### [PARTS OF THE EXERCISE]
1 – Using the patent text, answer the following:
(a) What is the priority date?
(b) Which wear-resistant polymer is given as an example of a coating for the write surface?
(c) In which issue of Science did Jin and Tiefel describe the transparent, electrically conductive composite materials?
2 – From the patent text, list every publication number given under "Also published as".
3 – Reproduce the passage of the patent text from "Background of the" to "magnetic conducting spheres.".

[DOCUMENT TEXT Boundary: Start]

EP0566329B1

EP0566329B1 - Method for forming an image on a magnetic composite medium and apparatus therefor

Info

Publication number: EP0566329B1
Application number: EP93302798A
Authority: EP
Inventors: Sungho Jin; Thomas Henry Tiefel
Original assignee: AT&T Corp
Current assignee: AT&T Corp
Priority date: 1992-04-17
Filing date: 1993-04-08
Publication date: 1996-09-11
Anticipated expiration: 2013-04-08
Also published as: US5324603A; DE69304590T2; JPH07261600A; DE69304590D1; EP0566329A1

Description

Field of the Invention

This invention relates to a method for forming an image on a magnetic composite medium and to apparatus particularly suited for such image formation.

Background of the Invention

In the January 24, 1992 issue of Science (Vol.255,p.446), applicants Jin and Tiefel describe a class of composite materials which are optically transparent and, at the same time, electrically conductive. These composite materials comprise sheets of polymer containing columns of magnetic conducting spheres.
Such composite materials have a variety of uses due to their anisotropic electrical conductivity. They conduct through the thickness of the material but not laterally. United States Patent No. 4,644,101 issued to Sungho Jim et al. on February 17, 1987 discloses the use of such materials in a pressure-responsive position sensor. The operative principle is that applied pressure forces the spheres through any intervening polymer into contact with one another and through the polymer to the surface. United States Patent No. 5,049,249 shows the use of such material as a means for providing electrical contact between protruding electrical contact regions. The protruding contacts press on the conductive columns to enhance electrical contact.
The present invention is concerned with the magnetic properties of a composite medium rather than its electrical properties, and it is specifically concerned with the use of a composite medium as a material upon which erasable magnetic images can be written and developed.

Summary of the Invention

The invention provides a method in accordance with claim 1.
The invention extends to apparatus according to claims 3 or 7 and a method according to claim 8.

Brief Description of the Drawings

In the drawings:

FIG. 1 is a schematic cross section illustrating a method and a preferred apparatus for forming an image in accordance with the invention; and
FIGS. 2-4 are schematic cross sections of preferred magnetic media for image formation.

Detailed Description

Referring to the drawings, FIG 1 is a schematic cross section illustrating a method and a preferred apparatus for forming an image. In essence, the method of image formation comprises the steps of providing a magnetic composite medium 10 comprising columns 11 of magnetic particles distributed in a nonmagnetic medium 12, forming a latent image 13 by applying a local magnetic field, as from a magnetic pen 14, to a selected portion of the medium. The latent image is developed by applying magnetic fluid or powder 15 and allowing the applied material to accumulate on the image.
In the preferred apparatus for forming such an image, the composite medium 10 is in the form of a layer having two major surfaces 16 and 17. One major surface, e.g. 16, which can be called a write surface, is adapted to permit the writing of a magnetic image without loss of magnetic particles. For example, a wear resistant polymer such as polyurethane is coated on the surface in sufficient thickness that the columnar particles are not extracted by the write pen. The second major surface 17, which can be called the development surface, can be positioned in sealed relation with a development chamber 18 containing the development fluid 15. The presence of magnetic columns 11 extending substantially between the two major surfaces enables a magnetic image written on surface 16 to be developed as a high resolution image on surface 17 despite the intervening distance between the two surfaces. Alternatively, the latent image can be developed on the same surface on which it is written.

[DOCUMENT TEXT Boundary: End]
[INFORMATION PROVIDED Boundary: Start]

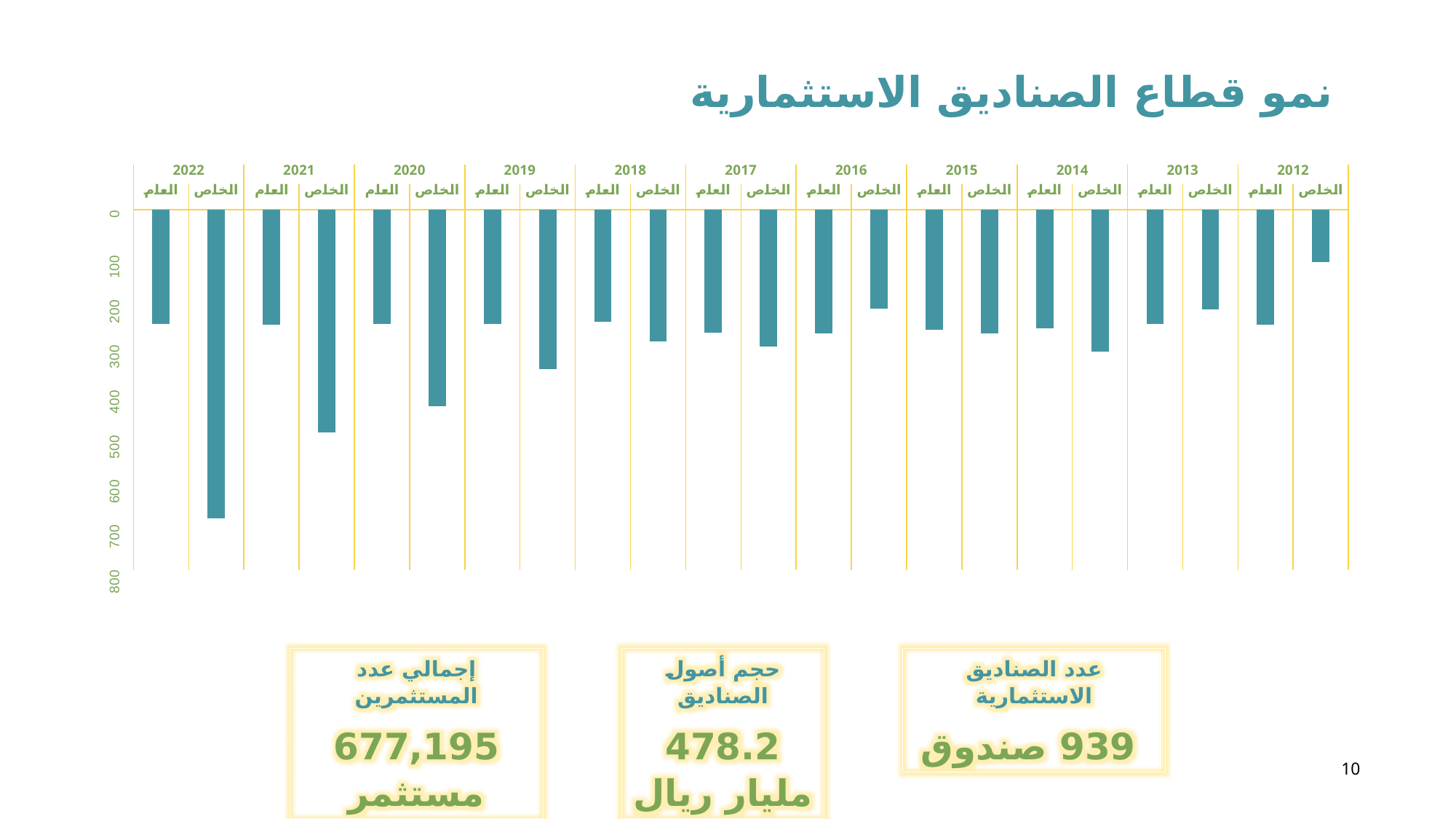
Is the value for العام in 2022 greater or less than 300? less Which bar is the shortest in the chart? الخاص 2012 Which is larger in 2016, العام or الخاص? العام Which is larger, الخاص in 2022 or الخاص in 2021? الخاص in 2022 What is the title of the chart? نمو قطاع الصناديق الاستثمارية Overall, do the الخاص values rise or fall from 2012 to 2022? rise Is the value for الخاص in 2022 greater or less than 600? greater How many years are shown in the chart? 11 What kind of chart is shown on the slide? bar chart Is the value for الخاص in 2012 greater or less than 200? less Which bar is the longest in the chart? الخاص 2022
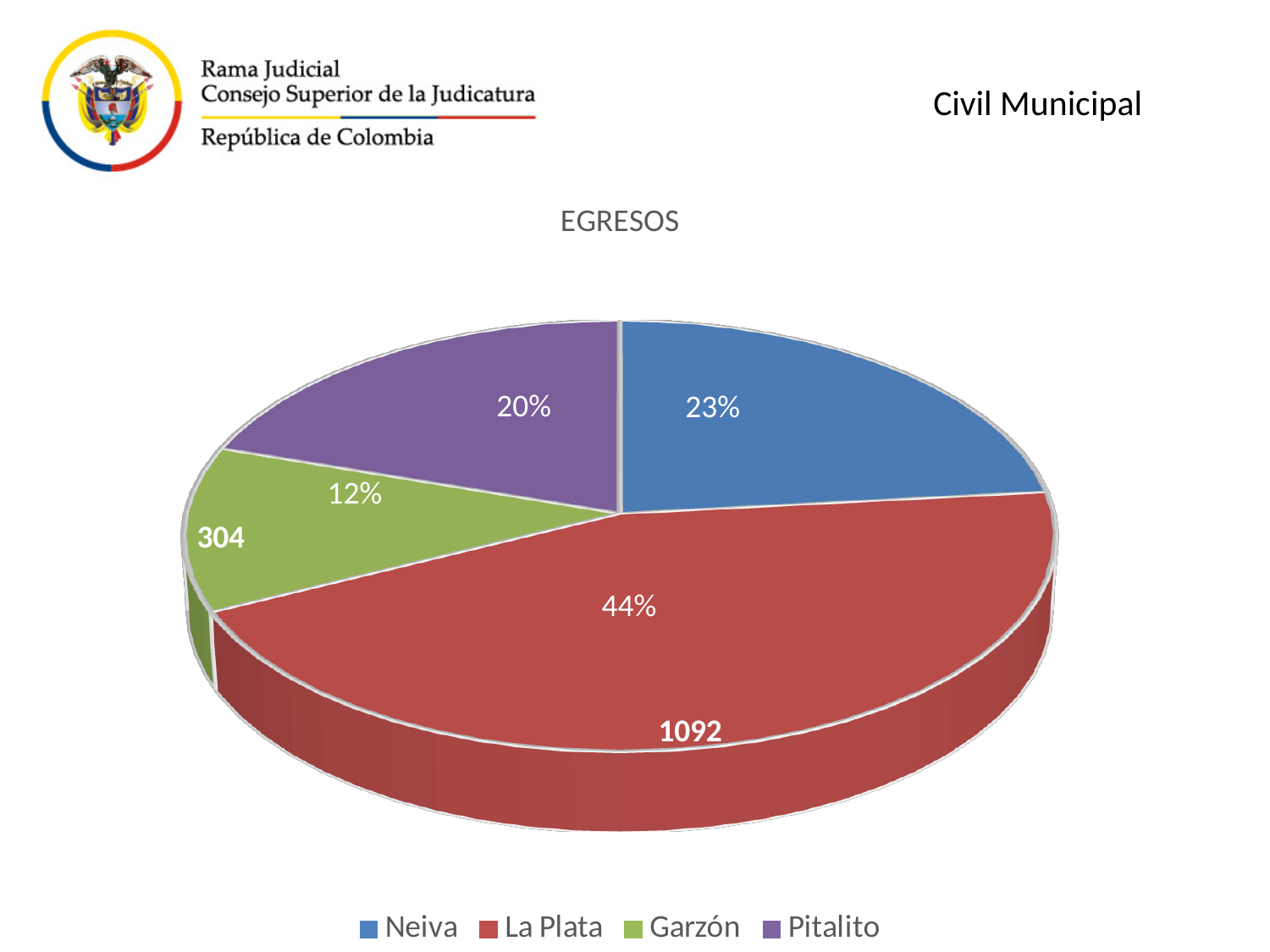
How many slices does the pie chart have? 4 What is the title of the chart? EGRESOS Which slice is larger, Neiva or Pitalito? Neiva What kind of chart is shown on the slide? Pie chart What share of the pie does Pitalito represent? 20% Which category has the smallest slice of the pie? Garzón Which category has the largest slice of the pie? La Plata Which colour represents Garzón in the legend? Green By how many percentage points does La Plata's share exceed Neiva's share? 21 percentage points What share of the pie does Garzón represent? 12% What share of the pie does La Plata represent? 44%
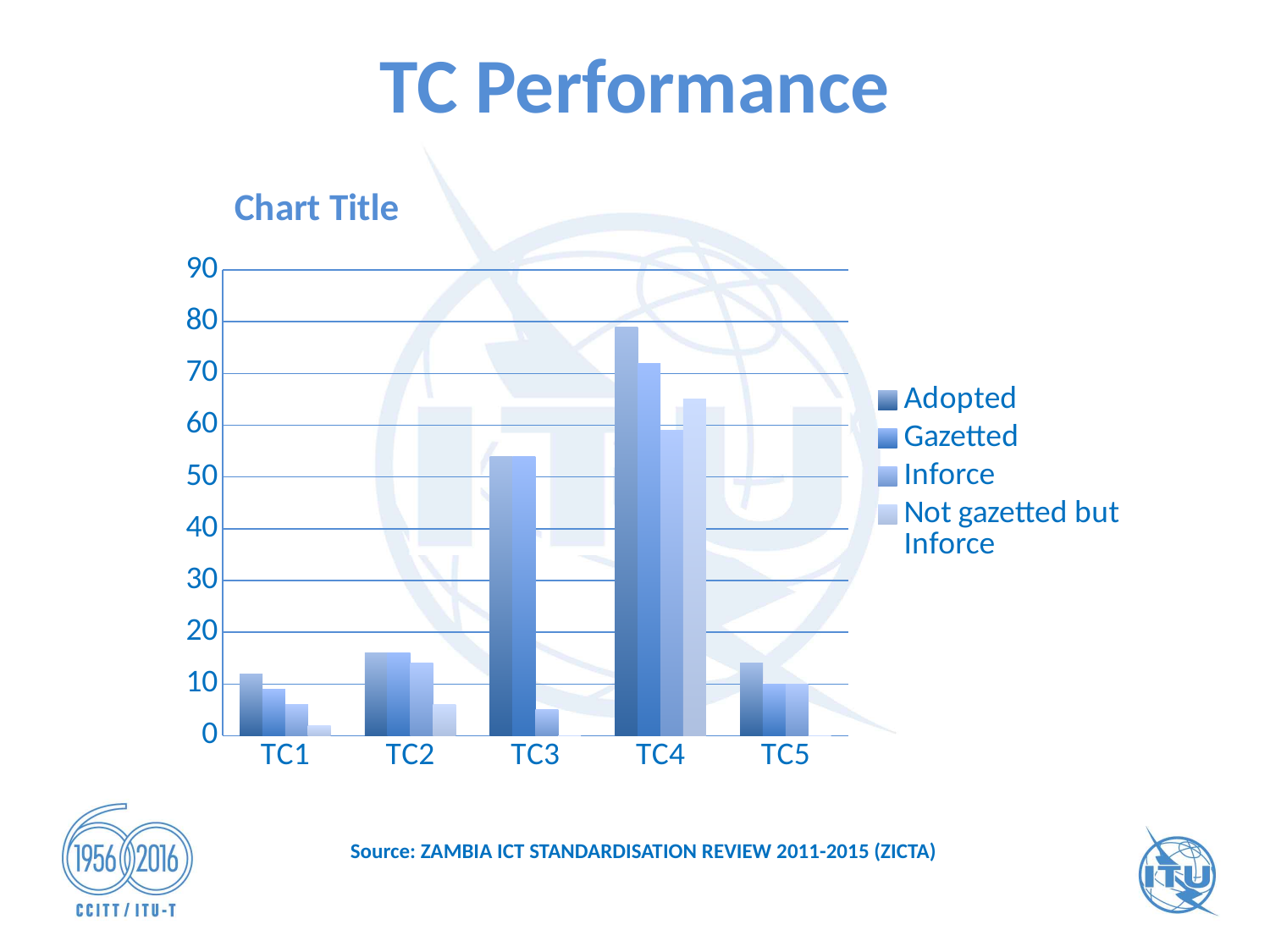
For TC4, which is larger, the Gazetted value or the Inforce value? Gazetted Is the Not gazetted but Inforce value for TC4 greater or less than 60? greater What is the last entry listed in the legend? Not gazetted but Inforce Which has the larger Adopted value, TC3 or TC5? TC3 Is the Adopted value for TC4 greater or less than 70? greater How many series does the legend list? 4 How many TC categories are shown on the x axis? 5 Which TC has the highest Adopted value? TC4 Is the Adopted value for TC1 greater or less than 20? less What kind of chart is shown on the slide? bar chart What is the title shown above the chart? Chart Title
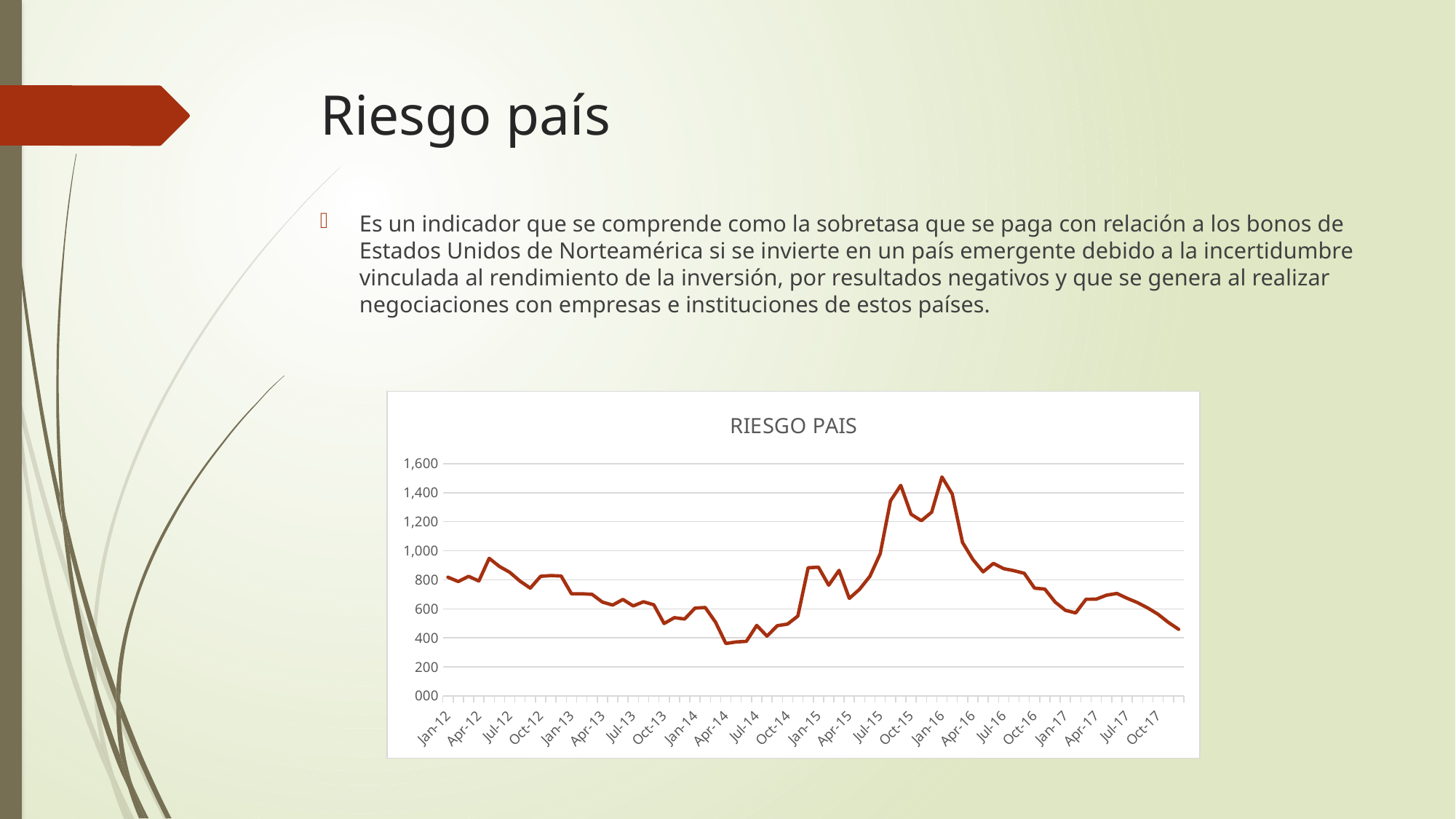
Is the value for Jan-12 greater or less than 600? greater What is the highest value shown on the vertical axis of the chart? 1,600 Is the value for Jan-17 greater or less than 800? less Which is larger, the value at Jan-16 or the value at Jan-12? Jan-16 Around which month does the RIESGO PAIS line reach its lowest value? Apr-14 What kind of chart is shown on the slide? Line chart Is the value for Apr-14 greater or less than 600? less Does the RIESGO PAIS line rise or fall from Jan-16 to the end of the series? fall Around which month does the RIESGO PAIS line reach its highest value? Jan-16 What is the title of the chart on the slide? RIESGO PAIS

[INFORMATION PROVIDED Boundary: End]

### [PER-TASK ANSWERS]
1 –
(a) 1992-04-17
(b) Polyurethane
(c) The January 24, 1992 issue (Vol. 255, p. 446)

2 –
US5324603A
DE69304590T2
JPH07261600A
DE69304590D1
EP0566329A1

3 –
Background of the Invention

In the January 24, 1992 issue of Science (Vol.255,p.446), applicants Jin and Tiefel describe a class of composite materials which are optically transparent and, at the same time, electrically conductive. These composite materials comprise sheets of polymer containing columns of magnetic conducting spheres.